--- REQUIRED ACTION ---
In the stem cell treatment update, which body system was at the top of the list of problems on Donna's first Global Diagnostics scan?

If you are new to my blog, my name is Donna and I have lived with Fibromyalgia, CFS and Lyme Disease for a number of years. In October/November of 2017, I received stem cell treatment at Infusio in Frankfurt. I’ve been documenting my treatment and progress on this blog.
Find all of my Infusio posts here.
The 1st of October marked 11 months since I received my stem cell treatment at Infusio, Frankfurt. I shared a really positive stem cell therapy update last month but, unfortunately, I’ve had a bit of a challenging time since then.
Recovering From A Cold Virus
In my last post, I chatted about my trip to Disneyland Paris and that I woke up with a cold the day after I got back home. I spent a few days in bed recovering from this.
Thankfully, I then began to feel better. I started going back out for walks with my dog the following week and felt I was getting back on track.
My husband Ross and I then spent a lovely Saturday morning going for a woodland walk. After which, we stopped at an organic shop for tea and cake.
I was celebrating the fact that– for once– I had experienced a “normal” cold and my body had fought well to overcome it.
I felt good that morning but, all of a sudden, later in the day I was hit with symptoms. This was not post-exertion malaise like I used to suffer from.
It felt completely different and I knew I hadn’t pushed myself or gone beyond my energy limitations that morning. As soon as it hit, I knew exactly what it was.
The culprit: hormones.
Having A Challenging Time With My Hormones
I’ll admit that I’ve been moaning about hormones for a few months now in my stem cell treatment updates. It really is an area of my health that is evidently out of balance and it’s become obvious I need to do something about it.
To be completely honest, this is not a new issue for me. I think it’s long been there and Infusio actually highlighted this. My endocrine system was top of the list of problems when I had my first Global Diagnostics scan.
Prior to treatment at Infusio, I actually blamed my Fibromyalgia and Lyme Disease diagnoses for my symptoms. When you feel unwell then go through periods of feeling worse, it’s easy to think it’s due to your chronic illnesses flaring up.
As my health has improved, it’s become more evident that there is a pattern to these symptoms that correlates with my monthly cycle. It’s not Lyme or Fibromyalgia getting worse (though they have probably contributed to the cause of the problem).
But, rather, a hormonal issue that needs to be addressed. I guess I had hoped my stem cells might help to bring all of this into balance but it’s becoming clear that I need additional help.

--- DATA TO EXAMINE ---
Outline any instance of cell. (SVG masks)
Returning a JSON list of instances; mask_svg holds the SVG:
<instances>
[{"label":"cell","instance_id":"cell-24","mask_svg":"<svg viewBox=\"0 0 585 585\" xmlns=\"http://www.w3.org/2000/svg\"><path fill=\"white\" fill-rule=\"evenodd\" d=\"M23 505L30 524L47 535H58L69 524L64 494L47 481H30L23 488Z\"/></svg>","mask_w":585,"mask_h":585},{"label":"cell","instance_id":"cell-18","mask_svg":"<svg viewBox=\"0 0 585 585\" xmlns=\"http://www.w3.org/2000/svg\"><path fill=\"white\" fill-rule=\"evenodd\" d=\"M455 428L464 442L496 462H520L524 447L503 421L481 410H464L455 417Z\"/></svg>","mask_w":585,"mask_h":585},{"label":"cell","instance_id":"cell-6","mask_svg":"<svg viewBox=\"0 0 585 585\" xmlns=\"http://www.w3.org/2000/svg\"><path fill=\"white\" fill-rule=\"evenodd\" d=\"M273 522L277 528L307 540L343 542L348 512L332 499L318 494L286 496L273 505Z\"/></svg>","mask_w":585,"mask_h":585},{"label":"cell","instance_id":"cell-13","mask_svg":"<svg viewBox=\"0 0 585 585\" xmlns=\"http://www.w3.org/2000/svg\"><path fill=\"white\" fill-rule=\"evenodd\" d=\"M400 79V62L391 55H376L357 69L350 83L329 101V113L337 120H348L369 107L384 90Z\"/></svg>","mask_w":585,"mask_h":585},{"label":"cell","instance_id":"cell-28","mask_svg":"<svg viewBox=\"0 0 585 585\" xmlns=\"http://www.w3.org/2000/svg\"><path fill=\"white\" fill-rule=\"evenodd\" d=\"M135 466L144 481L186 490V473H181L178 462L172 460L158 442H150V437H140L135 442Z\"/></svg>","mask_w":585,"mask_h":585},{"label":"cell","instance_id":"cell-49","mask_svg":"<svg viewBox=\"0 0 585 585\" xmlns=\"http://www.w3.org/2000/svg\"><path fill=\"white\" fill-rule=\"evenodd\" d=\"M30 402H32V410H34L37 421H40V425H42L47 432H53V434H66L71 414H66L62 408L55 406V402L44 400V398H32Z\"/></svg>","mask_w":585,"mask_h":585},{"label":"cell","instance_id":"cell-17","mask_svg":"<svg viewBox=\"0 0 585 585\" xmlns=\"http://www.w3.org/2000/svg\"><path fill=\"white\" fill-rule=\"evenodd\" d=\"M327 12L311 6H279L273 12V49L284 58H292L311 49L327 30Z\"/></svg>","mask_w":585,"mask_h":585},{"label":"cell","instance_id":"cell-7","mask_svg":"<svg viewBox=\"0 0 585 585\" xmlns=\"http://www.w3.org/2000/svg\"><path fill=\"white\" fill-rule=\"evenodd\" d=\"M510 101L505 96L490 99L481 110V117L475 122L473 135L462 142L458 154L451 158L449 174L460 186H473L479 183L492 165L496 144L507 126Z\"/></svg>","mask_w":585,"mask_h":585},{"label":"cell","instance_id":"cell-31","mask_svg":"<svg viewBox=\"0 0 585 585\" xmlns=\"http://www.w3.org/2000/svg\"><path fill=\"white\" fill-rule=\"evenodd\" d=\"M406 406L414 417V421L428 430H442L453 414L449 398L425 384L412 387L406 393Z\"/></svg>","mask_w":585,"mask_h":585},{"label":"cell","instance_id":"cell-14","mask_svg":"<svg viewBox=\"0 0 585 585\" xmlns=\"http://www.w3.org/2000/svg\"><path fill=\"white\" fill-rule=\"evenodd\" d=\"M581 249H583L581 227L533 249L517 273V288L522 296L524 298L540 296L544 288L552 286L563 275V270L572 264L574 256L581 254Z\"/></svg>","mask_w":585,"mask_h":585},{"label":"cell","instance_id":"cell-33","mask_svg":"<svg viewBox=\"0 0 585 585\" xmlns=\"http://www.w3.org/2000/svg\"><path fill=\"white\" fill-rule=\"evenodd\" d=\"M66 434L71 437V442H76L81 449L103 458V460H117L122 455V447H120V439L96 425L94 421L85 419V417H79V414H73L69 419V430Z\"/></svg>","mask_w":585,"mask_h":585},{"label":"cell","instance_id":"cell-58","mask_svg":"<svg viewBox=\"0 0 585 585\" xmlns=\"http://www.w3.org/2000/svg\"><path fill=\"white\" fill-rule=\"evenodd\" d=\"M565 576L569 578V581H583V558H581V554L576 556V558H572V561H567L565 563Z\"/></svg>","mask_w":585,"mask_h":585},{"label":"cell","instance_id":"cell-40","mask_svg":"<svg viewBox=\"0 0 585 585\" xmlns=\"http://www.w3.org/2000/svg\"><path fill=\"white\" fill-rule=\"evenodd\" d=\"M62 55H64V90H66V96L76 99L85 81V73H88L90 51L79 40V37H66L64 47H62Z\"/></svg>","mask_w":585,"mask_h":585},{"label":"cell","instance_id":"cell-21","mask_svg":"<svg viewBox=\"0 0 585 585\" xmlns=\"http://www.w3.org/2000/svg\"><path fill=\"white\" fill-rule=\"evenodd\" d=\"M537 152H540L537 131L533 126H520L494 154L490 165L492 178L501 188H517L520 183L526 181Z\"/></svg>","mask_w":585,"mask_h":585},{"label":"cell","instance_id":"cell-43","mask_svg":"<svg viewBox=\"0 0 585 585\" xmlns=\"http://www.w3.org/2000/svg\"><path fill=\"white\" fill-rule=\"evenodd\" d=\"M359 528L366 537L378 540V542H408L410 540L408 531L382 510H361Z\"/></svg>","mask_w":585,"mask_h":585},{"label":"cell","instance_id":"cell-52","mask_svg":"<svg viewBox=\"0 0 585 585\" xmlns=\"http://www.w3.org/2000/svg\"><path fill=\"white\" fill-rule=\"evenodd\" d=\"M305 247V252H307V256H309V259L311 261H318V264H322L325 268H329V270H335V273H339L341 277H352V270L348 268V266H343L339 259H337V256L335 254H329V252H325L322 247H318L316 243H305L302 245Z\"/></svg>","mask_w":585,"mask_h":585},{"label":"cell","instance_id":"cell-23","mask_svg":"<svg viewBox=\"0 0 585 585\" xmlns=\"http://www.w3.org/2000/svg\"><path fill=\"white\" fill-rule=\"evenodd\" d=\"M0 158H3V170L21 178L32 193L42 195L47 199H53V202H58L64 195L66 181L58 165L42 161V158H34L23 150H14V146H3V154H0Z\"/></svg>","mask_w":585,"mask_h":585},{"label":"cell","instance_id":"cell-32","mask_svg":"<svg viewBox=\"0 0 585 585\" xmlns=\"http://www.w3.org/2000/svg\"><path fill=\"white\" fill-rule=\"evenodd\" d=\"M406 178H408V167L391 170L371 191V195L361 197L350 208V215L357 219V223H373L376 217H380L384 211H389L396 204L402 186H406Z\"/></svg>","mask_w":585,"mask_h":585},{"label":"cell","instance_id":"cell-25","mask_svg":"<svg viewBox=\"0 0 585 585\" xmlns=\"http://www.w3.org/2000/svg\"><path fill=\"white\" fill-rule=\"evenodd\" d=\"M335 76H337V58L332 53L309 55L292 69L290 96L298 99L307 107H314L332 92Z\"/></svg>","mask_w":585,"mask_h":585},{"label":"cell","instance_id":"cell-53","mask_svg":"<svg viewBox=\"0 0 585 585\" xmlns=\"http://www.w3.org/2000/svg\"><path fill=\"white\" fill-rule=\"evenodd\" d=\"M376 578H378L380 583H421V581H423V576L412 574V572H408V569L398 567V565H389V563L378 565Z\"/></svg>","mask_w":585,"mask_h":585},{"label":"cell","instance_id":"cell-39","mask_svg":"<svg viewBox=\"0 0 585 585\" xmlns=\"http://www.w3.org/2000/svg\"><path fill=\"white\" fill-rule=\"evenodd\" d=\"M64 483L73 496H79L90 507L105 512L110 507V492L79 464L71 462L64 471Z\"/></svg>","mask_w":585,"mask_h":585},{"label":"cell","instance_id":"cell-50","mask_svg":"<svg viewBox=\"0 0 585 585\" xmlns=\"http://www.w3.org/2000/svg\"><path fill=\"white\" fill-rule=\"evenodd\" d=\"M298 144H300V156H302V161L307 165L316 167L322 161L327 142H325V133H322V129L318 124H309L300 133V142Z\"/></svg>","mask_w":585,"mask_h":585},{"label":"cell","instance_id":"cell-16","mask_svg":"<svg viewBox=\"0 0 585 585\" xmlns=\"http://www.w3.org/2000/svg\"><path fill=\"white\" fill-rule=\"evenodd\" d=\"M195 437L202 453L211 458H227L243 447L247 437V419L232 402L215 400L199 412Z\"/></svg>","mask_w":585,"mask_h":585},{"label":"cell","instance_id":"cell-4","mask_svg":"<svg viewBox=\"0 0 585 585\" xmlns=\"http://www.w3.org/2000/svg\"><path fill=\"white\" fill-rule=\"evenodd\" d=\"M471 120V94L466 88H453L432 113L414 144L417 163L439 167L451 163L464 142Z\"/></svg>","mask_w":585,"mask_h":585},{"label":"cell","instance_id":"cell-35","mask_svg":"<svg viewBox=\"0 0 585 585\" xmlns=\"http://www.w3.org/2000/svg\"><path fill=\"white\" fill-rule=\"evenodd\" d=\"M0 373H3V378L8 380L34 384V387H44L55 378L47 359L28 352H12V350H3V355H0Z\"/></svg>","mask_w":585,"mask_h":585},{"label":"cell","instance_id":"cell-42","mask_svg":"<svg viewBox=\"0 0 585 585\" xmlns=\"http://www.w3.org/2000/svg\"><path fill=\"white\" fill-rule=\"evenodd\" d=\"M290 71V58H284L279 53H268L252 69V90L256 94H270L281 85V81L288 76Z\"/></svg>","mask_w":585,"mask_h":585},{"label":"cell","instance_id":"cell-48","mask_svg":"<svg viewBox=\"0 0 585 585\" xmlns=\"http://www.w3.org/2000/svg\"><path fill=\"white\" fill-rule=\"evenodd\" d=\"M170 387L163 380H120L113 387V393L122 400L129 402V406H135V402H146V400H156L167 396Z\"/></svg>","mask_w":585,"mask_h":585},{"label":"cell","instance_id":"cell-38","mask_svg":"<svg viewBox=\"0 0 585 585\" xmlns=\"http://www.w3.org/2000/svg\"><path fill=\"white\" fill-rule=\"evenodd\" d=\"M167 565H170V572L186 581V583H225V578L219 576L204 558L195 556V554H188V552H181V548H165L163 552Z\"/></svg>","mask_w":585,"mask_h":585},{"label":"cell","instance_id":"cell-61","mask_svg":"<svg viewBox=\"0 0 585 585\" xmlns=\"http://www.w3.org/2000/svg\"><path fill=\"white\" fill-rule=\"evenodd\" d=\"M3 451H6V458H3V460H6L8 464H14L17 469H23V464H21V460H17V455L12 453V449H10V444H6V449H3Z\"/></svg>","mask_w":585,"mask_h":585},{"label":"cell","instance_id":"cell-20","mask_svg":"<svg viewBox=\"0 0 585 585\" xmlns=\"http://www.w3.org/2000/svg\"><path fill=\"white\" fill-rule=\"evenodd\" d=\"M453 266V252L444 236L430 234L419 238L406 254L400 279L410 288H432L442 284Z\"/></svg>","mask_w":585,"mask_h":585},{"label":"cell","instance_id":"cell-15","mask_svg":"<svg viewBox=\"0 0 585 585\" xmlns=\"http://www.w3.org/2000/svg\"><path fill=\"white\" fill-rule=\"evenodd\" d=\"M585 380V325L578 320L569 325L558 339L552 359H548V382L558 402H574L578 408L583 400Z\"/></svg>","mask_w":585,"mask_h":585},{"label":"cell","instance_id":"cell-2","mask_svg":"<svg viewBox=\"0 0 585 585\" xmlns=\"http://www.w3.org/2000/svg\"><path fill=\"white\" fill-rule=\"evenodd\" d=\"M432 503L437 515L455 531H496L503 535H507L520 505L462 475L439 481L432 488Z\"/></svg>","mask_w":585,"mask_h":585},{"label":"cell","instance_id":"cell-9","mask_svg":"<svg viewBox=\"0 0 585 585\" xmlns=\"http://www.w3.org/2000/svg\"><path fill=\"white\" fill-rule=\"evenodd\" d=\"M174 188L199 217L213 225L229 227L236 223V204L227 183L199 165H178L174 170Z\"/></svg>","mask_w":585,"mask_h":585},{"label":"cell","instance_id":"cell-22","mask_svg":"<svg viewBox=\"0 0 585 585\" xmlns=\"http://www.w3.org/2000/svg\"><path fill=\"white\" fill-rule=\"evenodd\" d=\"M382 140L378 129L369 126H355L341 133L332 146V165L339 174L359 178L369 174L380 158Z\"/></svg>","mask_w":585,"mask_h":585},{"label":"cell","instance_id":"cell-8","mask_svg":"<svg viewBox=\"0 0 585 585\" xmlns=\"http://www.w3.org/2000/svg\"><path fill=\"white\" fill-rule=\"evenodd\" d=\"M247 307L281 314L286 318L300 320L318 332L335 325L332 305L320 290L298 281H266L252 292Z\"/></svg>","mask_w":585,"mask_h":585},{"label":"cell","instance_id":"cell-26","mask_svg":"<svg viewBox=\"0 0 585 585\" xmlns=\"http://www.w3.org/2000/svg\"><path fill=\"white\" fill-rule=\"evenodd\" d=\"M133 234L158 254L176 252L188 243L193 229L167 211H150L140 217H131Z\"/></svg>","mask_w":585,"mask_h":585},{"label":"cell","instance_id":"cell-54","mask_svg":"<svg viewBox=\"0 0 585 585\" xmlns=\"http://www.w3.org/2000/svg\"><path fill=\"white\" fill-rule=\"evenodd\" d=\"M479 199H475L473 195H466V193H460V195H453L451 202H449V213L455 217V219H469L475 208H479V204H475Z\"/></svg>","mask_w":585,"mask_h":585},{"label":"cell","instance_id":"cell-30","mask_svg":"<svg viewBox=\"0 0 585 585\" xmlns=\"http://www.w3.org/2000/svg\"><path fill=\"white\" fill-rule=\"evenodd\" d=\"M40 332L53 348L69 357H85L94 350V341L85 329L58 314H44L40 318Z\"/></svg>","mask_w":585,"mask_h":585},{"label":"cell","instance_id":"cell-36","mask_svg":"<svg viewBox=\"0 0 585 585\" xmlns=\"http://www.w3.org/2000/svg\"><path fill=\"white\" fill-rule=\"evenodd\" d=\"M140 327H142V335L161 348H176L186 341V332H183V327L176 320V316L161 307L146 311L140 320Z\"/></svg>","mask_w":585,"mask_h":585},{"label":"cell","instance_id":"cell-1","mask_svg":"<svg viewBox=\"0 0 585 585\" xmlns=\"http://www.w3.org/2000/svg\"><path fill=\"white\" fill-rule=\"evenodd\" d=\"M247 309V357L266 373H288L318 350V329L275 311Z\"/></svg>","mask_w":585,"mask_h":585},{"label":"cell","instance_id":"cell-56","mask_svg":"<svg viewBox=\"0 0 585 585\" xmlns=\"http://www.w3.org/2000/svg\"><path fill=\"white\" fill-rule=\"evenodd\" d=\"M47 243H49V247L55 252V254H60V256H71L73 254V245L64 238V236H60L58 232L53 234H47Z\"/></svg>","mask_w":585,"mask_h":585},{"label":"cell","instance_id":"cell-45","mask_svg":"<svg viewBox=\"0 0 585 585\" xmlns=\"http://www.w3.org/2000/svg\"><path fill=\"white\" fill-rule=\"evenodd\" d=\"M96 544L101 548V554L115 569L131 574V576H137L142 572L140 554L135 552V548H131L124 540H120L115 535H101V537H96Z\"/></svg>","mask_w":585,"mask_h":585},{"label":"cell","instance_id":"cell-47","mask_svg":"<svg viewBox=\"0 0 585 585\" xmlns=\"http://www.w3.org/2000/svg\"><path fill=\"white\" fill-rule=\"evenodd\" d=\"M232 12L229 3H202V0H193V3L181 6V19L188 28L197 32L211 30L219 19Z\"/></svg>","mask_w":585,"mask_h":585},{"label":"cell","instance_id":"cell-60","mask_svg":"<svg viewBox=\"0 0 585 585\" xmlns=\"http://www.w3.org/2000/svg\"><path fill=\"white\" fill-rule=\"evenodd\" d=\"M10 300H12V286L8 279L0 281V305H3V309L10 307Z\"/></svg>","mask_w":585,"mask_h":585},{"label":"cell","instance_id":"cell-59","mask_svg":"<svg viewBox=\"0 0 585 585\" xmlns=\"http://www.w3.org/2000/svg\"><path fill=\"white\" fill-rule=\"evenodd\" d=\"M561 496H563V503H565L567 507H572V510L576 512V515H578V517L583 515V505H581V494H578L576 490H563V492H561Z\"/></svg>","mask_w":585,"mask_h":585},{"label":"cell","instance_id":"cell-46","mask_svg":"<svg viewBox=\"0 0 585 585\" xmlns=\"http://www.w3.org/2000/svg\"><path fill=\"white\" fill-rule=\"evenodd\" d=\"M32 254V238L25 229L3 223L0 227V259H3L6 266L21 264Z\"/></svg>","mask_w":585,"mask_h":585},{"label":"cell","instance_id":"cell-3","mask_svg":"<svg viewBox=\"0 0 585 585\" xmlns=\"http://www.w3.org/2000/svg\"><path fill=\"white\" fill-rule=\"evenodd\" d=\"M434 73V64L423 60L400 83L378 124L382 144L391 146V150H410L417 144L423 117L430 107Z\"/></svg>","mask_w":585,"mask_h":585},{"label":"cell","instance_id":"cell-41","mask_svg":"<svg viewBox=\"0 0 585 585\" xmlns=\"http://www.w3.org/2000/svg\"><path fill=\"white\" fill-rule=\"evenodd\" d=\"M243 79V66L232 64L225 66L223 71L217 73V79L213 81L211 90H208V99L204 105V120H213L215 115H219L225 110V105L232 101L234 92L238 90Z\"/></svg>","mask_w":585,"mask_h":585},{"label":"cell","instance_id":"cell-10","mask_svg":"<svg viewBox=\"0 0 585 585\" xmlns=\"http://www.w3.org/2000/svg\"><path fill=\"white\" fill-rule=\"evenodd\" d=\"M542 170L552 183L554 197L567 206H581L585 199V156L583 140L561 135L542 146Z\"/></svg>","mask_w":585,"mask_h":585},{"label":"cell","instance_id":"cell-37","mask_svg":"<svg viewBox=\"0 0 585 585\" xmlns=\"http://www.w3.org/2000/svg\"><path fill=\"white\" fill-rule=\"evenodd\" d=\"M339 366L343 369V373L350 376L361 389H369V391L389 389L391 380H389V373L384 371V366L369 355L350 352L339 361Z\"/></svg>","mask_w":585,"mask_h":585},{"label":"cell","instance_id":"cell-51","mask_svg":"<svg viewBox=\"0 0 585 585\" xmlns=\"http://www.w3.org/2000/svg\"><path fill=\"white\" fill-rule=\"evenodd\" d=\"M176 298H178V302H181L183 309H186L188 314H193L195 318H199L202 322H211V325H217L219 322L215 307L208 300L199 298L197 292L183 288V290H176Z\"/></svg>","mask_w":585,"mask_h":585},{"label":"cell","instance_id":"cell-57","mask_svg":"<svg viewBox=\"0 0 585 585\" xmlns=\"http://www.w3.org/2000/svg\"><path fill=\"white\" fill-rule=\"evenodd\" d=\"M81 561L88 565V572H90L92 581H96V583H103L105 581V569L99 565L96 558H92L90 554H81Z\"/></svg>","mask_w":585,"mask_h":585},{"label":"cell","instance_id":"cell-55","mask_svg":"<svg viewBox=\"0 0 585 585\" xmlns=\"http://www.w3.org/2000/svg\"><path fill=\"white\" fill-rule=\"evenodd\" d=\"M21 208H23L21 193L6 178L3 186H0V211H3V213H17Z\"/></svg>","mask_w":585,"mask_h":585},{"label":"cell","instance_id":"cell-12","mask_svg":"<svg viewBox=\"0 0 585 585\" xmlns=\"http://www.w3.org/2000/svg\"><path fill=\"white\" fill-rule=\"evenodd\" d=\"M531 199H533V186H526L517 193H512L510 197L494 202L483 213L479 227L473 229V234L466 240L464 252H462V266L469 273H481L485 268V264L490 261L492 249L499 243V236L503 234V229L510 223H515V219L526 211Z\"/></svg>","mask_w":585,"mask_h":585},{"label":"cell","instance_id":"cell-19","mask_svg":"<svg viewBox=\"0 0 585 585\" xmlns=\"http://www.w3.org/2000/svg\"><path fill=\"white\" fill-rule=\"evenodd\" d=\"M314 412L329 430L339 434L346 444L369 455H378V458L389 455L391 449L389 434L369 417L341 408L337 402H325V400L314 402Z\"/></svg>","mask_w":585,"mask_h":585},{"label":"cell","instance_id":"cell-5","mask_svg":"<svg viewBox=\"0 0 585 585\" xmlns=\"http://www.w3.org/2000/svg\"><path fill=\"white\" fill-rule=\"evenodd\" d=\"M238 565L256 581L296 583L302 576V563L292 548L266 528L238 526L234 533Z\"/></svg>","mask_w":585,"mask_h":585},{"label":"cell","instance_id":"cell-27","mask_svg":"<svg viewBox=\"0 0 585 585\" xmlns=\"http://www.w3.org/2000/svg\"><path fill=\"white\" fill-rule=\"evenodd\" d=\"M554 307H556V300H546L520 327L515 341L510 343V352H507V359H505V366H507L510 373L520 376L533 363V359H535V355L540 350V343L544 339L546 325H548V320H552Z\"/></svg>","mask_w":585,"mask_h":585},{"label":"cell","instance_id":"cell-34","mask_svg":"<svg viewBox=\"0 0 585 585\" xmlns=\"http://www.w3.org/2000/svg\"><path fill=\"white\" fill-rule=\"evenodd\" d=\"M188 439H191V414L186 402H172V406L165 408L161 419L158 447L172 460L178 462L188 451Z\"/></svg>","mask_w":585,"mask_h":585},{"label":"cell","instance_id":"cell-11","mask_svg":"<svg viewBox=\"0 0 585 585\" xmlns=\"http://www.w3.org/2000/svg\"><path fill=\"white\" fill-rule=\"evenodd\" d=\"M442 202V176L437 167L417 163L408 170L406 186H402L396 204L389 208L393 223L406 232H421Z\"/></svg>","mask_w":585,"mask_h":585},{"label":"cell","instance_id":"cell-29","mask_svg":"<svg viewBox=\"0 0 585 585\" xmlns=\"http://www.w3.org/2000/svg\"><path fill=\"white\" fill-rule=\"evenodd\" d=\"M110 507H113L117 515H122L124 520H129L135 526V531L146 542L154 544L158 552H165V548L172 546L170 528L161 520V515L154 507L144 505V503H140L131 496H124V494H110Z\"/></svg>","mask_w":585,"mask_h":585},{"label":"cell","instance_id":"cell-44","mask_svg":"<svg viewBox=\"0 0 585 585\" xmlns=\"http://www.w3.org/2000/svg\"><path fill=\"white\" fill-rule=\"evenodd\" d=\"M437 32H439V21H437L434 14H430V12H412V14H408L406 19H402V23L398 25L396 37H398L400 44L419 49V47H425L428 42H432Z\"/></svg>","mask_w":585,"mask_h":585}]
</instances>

--- RESPONSE ---
Her endocrine system.